> _EXERCISE DATA_:
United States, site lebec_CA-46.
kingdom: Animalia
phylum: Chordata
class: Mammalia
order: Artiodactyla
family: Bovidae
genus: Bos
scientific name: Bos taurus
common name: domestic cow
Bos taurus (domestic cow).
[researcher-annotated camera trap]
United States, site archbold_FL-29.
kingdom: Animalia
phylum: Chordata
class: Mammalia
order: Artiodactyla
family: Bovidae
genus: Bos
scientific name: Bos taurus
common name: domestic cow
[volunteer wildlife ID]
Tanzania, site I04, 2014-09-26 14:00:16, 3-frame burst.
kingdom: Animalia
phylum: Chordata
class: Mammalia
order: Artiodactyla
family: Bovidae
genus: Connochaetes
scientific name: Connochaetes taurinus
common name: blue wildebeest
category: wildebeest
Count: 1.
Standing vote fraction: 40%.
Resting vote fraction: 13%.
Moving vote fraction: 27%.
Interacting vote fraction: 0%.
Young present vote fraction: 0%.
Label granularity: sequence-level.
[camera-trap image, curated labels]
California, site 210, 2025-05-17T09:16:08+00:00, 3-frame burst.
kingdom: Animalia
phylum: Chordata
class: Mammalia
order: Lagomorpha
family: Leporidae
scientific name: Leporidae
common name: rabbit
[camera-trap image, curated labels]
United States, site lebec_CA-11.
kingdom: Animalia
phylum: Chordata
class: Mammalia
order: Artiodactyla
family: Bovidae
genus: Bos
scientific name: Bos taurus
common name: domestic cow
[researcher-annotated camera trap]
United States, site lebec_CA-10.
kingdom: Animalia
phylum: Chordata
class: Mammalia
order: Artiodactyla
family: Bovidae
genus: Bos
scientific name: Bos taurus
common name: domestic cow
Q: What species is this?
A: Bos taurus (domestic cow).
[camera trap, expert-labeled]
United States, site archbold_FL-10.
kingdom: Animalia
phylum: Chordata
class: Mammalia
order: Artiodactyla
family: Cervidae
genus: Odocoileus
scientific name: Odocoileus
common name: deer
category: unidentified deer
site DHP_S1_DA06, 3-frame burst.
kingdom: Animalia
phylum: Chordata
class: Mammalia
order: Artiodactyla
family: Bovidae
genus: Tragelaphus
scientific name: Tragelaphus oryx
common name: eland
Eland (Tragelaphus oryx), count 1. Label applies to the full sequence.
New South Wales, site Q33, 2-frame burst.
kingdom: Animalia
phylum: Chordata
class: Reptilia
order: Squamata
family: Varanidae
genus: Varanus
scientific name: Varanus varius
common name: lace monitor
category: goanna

> _WHAT IS NEEDED_: Each entry above must be repeated exactly, with nothing dropped.

> _TASK SOLUTION_:
United States, site lebec_CA-46.
kingdom: Animalia
phylum: Chordata
class: Mammalia
order: Artiodactyla
family: Bovidae
genus: Bos
scientific name: Bos taurus
common name: domestic cow
Bos taurus (domestic cow).
[researcher-annotated camera trap]
United States, site archbold_FL-29.
kingdom: Animalia
phylum: Chordata
class: Mammalia
order: Artiodactyla
family: Bovidae
genus: Bos
scientific name: Bos taurus
common name: domestic cow
[volunteer wildlife ID]
Tanzania, site I04, 2014-09-26 14:00:16, 3-frame burst.
kingdom: Animalia
phylum: Chordata
class: Mammalia
order: Artiodactyla
family: Bovidae
genus: Connochaetes
scientific name: Connochaetes taurinus
common name: blue wildebeest
category: wildebeest
Count: 1.
Standing vote fraction: 40%.
Resting vote fraction: 13%.
Moving vote fraction: 27%.
Interacting vote fraction: 0%.
Young present vote fraction: 0%.
Label granularity: sequence-level.
[camera-trap image, curated labels]
California, site 210, 2025-05-17T09:16:08+00:00, 3-frame burst.
kingdom: Animalia
phylum: Chordata
class: Mammalia
order: Lagomorpha
family: Leporidae
scientific name: Leporidae
common name: rabbit
[camera-trap image, curated labels]
United States, site lebec_CA-11.
kingdom: Animalia
phylum: Chordata
class: Mammalia
order: Artiodactyla
family: Bovidae
genus: Bos
scientific name: Bos taurus
common name: domestic cow
[researcher-annotated camera trap]
United States, site lebec_CA-10.
kingdom: Animalia
phylum: Chordata
class: Mammalia
order: Artiodactyla
family: Bovidae
genus: Bos
scientific name: Bos taurus
common name: domestic cow
Q: What species is this?
A: Bos taurus (domestic cow).
[camera trap, expert-labeled]
United States, site archbold_FL-10.
kingdom: Animalia
phylum: Chordata
class: Mammalia
order: Artiodactyla
family: Cervidae
genus: Odocoileus
scientific name: Odocoileus
common name: deer
category: unidentified deer
site DHP_S1_DA06, 3-frame burst.
kingdom: Animalia
phylum: Chordata
class: Mammalia
order: Artiodactyla
family: Bovidae
genus: Tragelaphus
scientific name: Tragelaphus oryx
common name: eland
Eland (Tragelaphus oryx), count 1. Label applies to the full sequence.
New South Wales, site Q33, 2-frame burst.
kingdom: Animalia
phylum: Chordata
class: Reptilia
order: Squamata
family: Varanidae
genus: Varanus
scientific name: Varanus varius
common name: lace monitor
category: goanna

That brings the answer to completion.